'Like someone took the truck off my back': Insurance covers nearly $300K stolen from community club
Volunteer treasurer pleaded guilty to theft from St. Andrews Community Club in 2017
More than a year after their treasurer pleaded guilty to stealing $292,000 from the St. Andrews Community Club, board members have received an insurance cheque recouping nearly all the stolen money.
"I never thought I'd say this. It's like someone took the truck off my back," said Rob Ataman, president of the community club in the rural municipality north of Winnipeg.
Last week, Ataman says the club received a cheque for $291,500 — the full amount that volunteer treasurer Sharon Wasny pleaded guilty to stealing, minus a $500 deductible.

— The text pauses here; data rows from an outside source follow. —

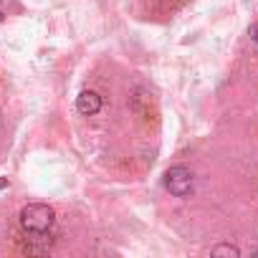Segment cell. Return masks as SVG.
<instances>
[{
    "label": "cell",
    "instance_id": "6da1fadb",
    "mask_svg": "<svg viewBox=\"0 0 258 258\" xmlns=\"http://www.w3.org/2000/svg\"><path fill=\"white\" fill-rule=\"evenodd\" d=\"M18 220H21V228L26 233H31V235H46L53 228V223H56V213H53V208H48L43 203H31V205H26L21 210V218Z\"/></svg>",
    "mask_w": 258,
    "mask_h": 258
},
{
    "label": "cell",
    "instance_id": "7a4b0ae2",
    "mask_svg": "<svg viewBox=\"0 0 258 258\" xmlns=\"http://www.w3.org/2000/svg\"><path fill=\"white\" fill-rule=\"evenodd\" d=\"M192 185H195V177L185 165H175L165 172V187L175 198H187L192 192Z\"/></svg>",
    "mask_w": 258,
    "mask_h": 258
},
{
    "label": "cell",
    "instance_id": "3957f363",
    "mask_svg": "<svg viewBox=\"0 0 258 258\" xmlns=\"http://www.w3.org/2000/svg\"><path fill=\"white\" fill-rule=\"evenodd\" d=\"M101 96L96 94V91H91V89H86V91H81L79 96H76V111L79 114H84V116H94V114H99L101 111Z\"/></svg>",
    "mask_w": 258,
    "mask_h": 258
},
{
    "label": "cell",
    "instance_id": "277c9868",
    "mask_svg": "<svg viewBox=\"0 0 258 258\" xmlns=\"http://www.w3.org/2000/svg\"><path fill=\"white\" fill-rule=\"evenodd\" d=\"M210 255H233V258H238V255H240V250H238L235 245H230V243H223V245L210 248Z\"/></svg>",
    "mask_w": 258,
    "mask_h": 258
},
{
    "label": "cell",
    "instance_id": "5b68a950",
    "mask_svg": "<svg viewBox=\"0 0 258 258\" xmlns=\"http://www.w3.org/2000/svg\"><path fill=\"white\" fill-rule=\"evenodd\" d=\"M250 38H253V41H255V43H258V23H255V26H253V28H250Z\"/></svg>",
    "mask_w": 258,
    "mask_h": 258
},
{
    "label": "cell",
    "instance_id": "8992f818",
    "mask_svg": "<svg viewBox=\"0 0 258 258\" xmlns=\"http://www.w3.org/2000/svg\"><path fill=\"white\" fill-rule=\"evenodd\" d=\"M3 187H8V180H6V177H0V190H3Z\"/></svg>",
    "mask_w": 258,
    "mask_h": 258
},
{
    "label": "cell",
    "instance_id": "52a82bcc",
    "mask_svg": "<svg viewBox=\"0 0 258 258\" xmlns=\"http://www.w3.org/2000/svg\"><path fill=\"white\" fill-rule=\"evenodd\" d=\"M3 21H6V13H3V11H0V23H3Z\"/></svg>",
    "mask_w": 258,
    "mask_h": 258
},
{
    "label": "cell",
    "instance_id": "ba28073f",
    "mask_svg": "<svg viewBox=\"0 0 258 258\" xmlns=\"http://www.w3.org/2000/svg\"><path fill=\"white\" fill-rule=\"evenodd\" d=\"M255 255H258V250H255Z\"/></svg>",
    "mask_w": 258,
    "mask_h": 258
}]
</instances>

Wasny, then 53, pleaded guilty in March 2017 to ongoing theft from the community club between 2005 and 2012.
During her trial, court heard that Wasny wrote cheques from the community club's credit union account to pay $208,000 in personal credit card bills, used a community club credit card to steal another $77,000 and wrote two cheques for $7,000, which she deposited into her personal account.
Wasny — who operated her own accounting business — used the money to pay personal business expenses and to finance a luxury lifestyle that included thousands of dollars in hairstyling and jewelry purchases, and multiple trips to Vancouver to watch Canucks games, court heard.
Last November, Wasny was sentenced to 15 months in jail.
"I don't think I've ever had so many emotions go through my body at once," Ataman said of the sentencing. "I just about jumped out of my chair to the ceiling."
'Extraordinary group of people'
Ataman said the board has passed the cheque on to the rural municipality of St. Andrews, because it was the RM's insurance company that covered the theft. The RM will cash it and then write a cheque in return to the club, he said.
The club had previously owed the RM just over $100,000 for the construction of all-new dressing rooms, Ataman said, and the cheque allows them to pay it back and be officially debt-free.
The remaining funding will go toward a number of projects, Ataman said, including replacing the aging Zamboni, heating the seats around the hockey rink and insulating the building and cladding it in tin to bring down the cost of running it.
"We have an extraordinarily happy board right now," he said.
Club administrators started looking into the club's finances in 2012 after receiving a call from Manitoba Hydro about months of unpaid bills. The RCMP launched its own investigation and arrested Wasny in 2015.
Ataman said the investigation and the uncertainty was difficult for him and the rest of the board, who he called "an extraordinary group of people."
"Those people went through a hell of a lot, as you can imagine," he said.
"You're accusing people that live in the neighbourhood, that you live with side-by-side, and they took a lot of heat as a board. They could have all just very well quit and just let the community club disappear."
Ataman said there are still some "holes" in the club's books, suggesting more money may have been stolen. He believes someone other than Wasny may have been responsible.
The RCMP is not currently investigating the theft, he said. The board hasn't decided if and how it will pursue the matter further.
"We've been given this job — it's a volunteer job, none of us get paid to take care of it," he said. "And now we have to make a decision if we should spend some more money to see if we can recover more money."